In this week’s newsletter, I spotlight the new Catholic schools which opened their doors this fall semester.  I hope you take the time to learn from each story and reach out to congratulate the founders if you’re moved.  I’ve pulled out an additional four links which follow the theme of enrollment and mission.  The Top 5 Articles:

  1. In the American Catholic News section, there’s a great 7-minute video about a dual language school in Texas.

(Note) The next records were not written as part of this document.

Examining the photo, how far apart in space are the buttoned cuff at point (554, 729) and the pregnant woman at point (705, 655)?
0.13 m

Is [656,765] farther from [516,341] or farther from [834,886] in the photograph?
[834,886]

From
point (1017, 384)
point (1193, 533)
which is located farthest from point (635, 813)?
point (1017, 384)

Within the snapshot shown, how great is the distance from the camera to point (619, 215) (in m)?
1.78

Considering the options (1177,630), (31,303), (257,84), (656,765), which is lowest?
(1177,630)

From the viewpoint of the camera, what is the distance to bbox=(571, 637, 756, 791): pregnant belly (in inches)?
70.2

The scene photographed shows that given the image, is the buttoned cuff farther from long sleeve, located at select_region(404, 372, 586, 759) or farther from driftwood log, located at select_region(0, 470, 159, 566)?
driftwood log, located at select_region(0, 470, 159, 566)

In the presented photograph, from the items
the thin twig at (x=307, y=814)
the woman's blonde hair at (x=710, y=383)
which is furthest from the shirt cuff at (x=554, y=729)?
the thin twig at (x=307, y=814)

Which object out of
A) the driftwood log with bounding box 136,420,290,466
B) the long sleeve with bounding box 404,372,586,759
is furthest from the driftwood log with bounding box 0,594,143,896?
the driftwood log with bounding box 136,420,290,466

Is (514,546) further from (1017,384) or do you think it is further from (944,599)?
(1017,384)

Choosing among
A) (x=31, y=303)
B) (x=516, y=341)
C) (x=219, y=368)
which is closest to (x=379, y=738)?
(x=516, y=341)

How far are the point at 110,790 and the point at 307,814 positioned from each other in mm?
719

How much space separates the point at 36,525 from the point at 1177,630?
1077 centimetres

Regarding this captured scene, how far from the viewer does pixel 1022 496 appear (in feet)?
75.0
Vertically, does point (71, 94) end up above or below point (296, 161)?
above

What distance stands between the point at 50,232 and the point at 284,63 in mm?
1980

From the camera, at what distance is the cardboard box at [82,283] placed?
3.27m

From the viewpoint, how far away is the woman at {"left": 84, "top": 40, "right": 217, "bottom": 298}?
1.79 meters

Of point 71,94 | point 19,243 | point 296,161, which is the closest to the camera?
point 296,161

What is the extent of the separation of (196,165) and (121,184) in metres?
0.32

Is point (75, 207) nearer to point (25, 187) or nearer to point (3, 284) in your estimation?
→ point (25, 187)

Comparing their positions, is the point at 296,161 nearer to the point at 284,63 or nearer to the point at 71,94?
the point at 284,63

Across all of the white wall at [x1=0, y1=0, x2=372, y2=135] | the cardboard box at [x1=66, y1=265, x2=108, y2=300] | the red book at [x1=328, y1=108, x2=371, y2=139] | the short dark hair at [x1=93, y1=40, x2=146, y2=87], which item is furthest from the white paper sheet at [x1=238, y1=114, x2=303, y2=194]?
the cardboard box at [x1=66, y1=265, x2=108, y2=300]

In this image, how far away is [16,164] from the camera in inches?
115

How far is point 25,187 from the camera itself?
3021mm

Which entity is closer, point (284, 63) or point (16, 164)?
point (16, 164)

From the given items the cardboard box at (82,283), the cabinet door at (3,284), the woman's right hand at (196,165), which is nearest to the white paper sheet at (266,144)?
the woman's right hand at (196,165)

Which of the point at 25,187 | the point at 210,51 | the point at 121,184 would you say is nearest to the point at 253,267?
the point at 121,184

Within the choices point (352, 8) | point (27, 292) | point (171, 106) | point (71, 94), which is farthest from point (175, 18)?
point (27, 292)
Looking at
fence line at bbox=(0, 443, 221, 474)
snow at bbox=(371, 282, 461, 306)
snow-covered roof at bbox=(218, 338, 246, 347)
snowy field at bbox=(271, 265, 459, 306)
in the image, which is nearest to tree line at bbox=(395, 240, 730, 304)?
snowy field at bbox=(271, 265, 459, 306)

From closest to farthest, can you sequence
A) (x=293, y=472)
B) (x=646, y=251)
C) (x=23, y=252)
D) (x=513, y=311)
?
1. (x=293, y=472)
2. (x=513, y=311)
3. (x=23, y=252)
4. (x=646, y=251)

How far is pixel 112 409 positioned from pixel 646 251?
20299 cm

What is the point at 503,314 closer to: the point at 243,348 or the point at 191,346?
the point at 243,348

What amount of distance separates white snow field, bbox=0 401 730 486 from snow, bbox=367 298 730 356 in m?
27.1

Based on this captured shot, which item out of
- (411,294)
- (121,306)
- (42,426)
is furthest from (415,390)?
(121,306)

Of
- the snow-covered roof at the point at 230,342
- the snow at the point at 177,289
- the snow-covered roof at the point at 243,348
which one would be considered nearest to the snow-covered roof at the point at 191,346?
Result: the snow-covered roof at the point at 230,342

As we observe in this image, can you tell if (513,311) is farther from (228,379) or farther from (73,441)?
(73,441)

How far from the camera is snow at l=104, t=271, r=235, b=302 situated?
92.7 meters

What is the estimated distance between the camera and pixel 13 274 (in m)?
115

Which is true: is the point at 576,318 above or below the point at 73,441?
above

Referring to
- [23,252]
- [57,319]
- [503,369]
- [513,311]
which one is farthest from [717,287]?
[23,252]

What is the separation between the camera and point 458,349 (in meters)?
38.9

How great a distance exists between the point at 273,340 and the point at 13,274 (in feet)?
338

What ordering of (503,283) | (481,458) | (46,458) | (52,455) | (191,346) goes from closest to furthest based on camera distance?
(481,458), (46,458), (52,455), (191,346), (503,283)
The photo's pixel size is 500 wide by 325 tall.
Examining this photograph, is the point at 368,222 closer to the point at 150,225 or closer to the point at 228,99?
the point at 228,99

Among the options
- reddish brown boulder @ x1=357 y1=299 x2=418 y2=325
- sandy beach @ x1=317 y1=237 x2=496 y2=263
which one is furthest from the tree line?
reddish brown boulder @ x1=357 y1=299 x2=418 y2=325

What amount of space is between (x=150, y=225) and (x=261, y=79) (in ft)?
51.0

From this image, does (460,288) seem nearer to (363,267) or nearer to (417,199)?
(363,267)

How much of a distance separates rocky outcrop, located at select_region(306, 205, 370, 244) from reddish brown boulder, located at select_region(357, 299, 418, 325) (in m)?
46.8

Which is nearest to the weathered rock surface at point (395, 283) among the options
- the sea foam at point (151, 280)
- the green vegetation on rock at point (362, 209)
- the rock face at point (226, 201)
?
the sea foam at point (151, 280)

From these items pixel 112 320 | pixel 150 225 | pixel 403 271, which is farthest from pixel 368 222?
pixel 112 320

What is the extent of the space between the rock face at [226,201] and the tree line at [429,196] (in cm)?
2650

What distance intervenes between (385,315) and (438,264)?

The principal, Bill Daily, casually mentions that the school’s enrollment has dipped to 98 students and now it was around 450.  Why are we not paying more attention to this?!?  He talks about the risk of adopting a dual language model, the “messiness” of the church at times, and the need for innovation.
  2. Two blog posts were sent to me which touch on enrollment and deserve a look. Rob Birdsell, the Executive Director for the Institute for Leadership and Entrepreneurship in Education, writes about the need for Catholic schools to change their focus to what parents want based on the NCEA marketing report. Frank Donaldson, the President of IPSD, described how one school increased its enrollment by 50 students. It’s a great reminder of the simple steps that every school can take.
  3. In the Leadership section, the first article from HBR explores how to lead change in a company that is traditionally not open to change. Sound familiar?  We all need to be leaders for change whether we are superintendents, principals, teachers, or parents.
  4. In the Miscellaneous Section, the first article explores how positive experiences in childhood can mitigate the impact of Adverse Childhood Experiences. Isn’t that what we’re trying to provide with a loving community where every person feels like he/she belongs?

Have a great week!


Sep 8th Newsletter

Welcome back to another season of Catholic School MattersThis week’s newsletter focuses on the Mustard Seed Project (Oct 7-9) in Chicago, the great annual conference put on by the Greeley Center of Loyola-Chicago.  This year’s conference focuses on the mental health of our students.  The Top 5 articles this week:

  1. The first article in the American Catholic news section spotlights the great work being done at ACE at Notre Dame as seen through the eyes of Dr. Bill Mattison from the program. He talks about the importance of formation of our leaders, which we often overlook in favor of formation of our students.
  2. The second article features a great school leader at a fantastic school—Bryan Carter from Gesu School in Philadelphia. The article has a school choice bent but it’s a insightful celebration of what makes the school succeed.
  3. In the leadership section, I present three great articles on feedback. While they are all great, the article on how to ask for feedback is probably the one which stuck with me the longest.  It’s an often overlooked skill.
  4. In the Teaching & Learning section, the first article about how learning is supposed to feel uncomfortable is timely and insightful. Like our students, we often believe we should be able to to pick up and master new skills without any problems.  But … c’mon!